Intensified insulin treatment to improve glycemic control led to a disproportionate improvement of insulin secretion in response to oral compared with iv glucose stimulation in patients with type 2 diabetes. This suggests that in T2DM the impaired incretin effect is independent of abnormal glucose-stimulated insulin secretion.
肠促胰岛素效应受损是 2 型糖尿病(T2DM)的特征之一。然而,这种异常是否仅与肠促胰岛素刺激的胰岛素分泌有关,还是β细胞功能普遍受损的表现尚不清楚。本研究旨在确定血糖控制的改善是否能恢复肠促胰岛素效应。
15 例 T2DM 患者在强化胰岛素治疗 8 周前后进行了研究。通过比较静脉葡萄糖和静脉葡萄糖加葡萄糖摄入时钳夹高血糖时的血浆胰岛素和 C 肽水平来确定肠促胰岛素效应。

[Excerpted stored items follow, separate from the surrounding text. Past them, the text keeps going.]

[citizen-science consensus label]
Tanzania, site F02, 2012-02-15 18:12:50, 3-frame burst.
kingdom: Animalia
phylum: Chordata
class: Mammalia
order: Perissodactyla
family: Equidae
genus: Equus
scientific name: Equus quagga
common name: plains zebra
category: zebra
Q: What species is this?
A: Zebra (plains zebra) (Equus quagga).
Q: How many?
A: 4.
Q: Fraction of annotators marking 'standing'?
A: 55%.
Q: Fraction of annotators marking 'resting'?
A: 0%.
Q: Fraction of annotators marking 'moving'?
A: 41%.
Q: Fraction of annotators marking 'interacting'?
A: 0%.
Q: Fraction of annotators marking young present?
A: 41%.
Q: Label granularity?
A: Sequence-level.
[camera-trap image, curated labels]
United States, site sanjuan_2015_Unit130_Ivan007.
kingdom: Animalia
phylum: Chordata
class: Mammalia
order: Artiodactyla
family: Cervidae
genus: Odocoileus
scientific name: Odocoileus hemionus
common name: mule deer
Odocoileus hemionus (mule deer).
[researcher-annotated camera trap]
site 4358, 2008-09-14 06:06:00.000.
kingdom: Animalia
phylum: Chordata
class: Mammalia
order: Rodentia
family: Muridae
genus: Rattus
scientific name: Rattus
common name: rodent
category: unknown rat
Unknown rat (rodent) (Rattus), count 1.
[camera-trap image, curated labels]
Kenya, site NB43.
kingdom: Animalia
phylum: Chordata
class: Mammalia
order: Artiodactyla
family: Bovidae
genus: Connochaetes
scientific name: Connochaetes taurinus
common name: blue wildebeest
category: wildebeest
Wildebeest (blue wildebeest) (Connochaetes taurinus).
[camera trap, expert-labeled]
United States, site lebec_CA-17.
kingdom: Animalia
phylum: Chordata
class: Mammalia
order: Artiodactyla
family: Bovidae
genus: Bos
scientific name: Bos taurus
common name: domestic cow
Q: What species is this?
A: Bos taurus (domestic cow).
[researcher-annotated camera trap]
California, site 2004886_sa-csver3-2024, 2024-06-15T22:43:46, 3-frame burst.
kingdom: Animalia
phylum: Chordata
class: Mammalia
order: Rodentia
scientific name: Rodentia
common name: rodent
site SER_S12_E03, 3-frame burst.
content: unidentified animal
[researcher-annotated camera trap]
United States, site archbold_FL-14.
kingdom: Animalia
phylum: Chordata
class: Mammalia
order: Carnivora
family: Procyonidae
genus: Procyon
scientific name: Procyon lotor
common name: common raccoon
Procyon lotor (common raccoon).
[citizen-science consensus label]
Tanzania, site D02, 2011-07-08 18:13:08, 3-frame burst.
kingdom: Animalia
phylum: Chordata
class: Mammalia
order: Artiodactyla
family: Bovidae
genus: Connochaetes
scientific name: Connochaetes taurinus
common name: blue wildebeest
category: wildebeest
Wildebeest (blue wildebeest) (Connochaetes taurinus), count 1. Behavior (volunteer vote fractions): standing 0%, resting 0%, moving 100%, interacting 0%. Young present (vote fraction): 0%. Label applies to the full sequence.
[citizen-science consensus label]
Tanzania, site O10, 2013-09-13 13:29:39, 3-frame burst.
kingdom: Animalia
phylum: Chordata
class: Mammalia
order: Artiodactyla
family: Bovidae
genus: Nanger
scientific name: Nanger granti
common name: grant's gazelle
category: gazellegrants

长效胰岛素滴定以将空腹血糖降低至 7 mM,使血红蛋白 A1c 从 8.6%±0.2%降至 7.1%±0.2%,历时 8 周。静脉葡萄糖刺激后,胰岛素分泌率和 C 肽的增量反应在胰岛素治疗前后无差异(5.6±1.0 和 6.0±0.9 nmol/L·min 和 0.75±0.10 和 0.76±0.11 pmol/min),但葡萄糖摄入后 C 肽的反应更大(10.9±2.2 和 7.1±0.9 nmol/L·min;P=0.03),胰岛素分泌率也更大(1.11±0.22 和 0.67±0.07 pmol/min;P=0.04)。在胰岛素治疗前,血浆 C 肽计算的肠促胰岛素效应为 21.8%±6.5%,治疗后增加 40.9%±3.9%(P<0.02)。
强化胰岛素治疗以改善血糖控制,导致患者对口服葡萄糖刺激的胰岛素分泌不成比例地改善,而对静脉葡萄糖刺激的胰岛素分泌改善较小。这表明在 T2DM 中,受损的肠促胰岛素效应与异常的葡萄糖刺激的胰岛素分泌无关。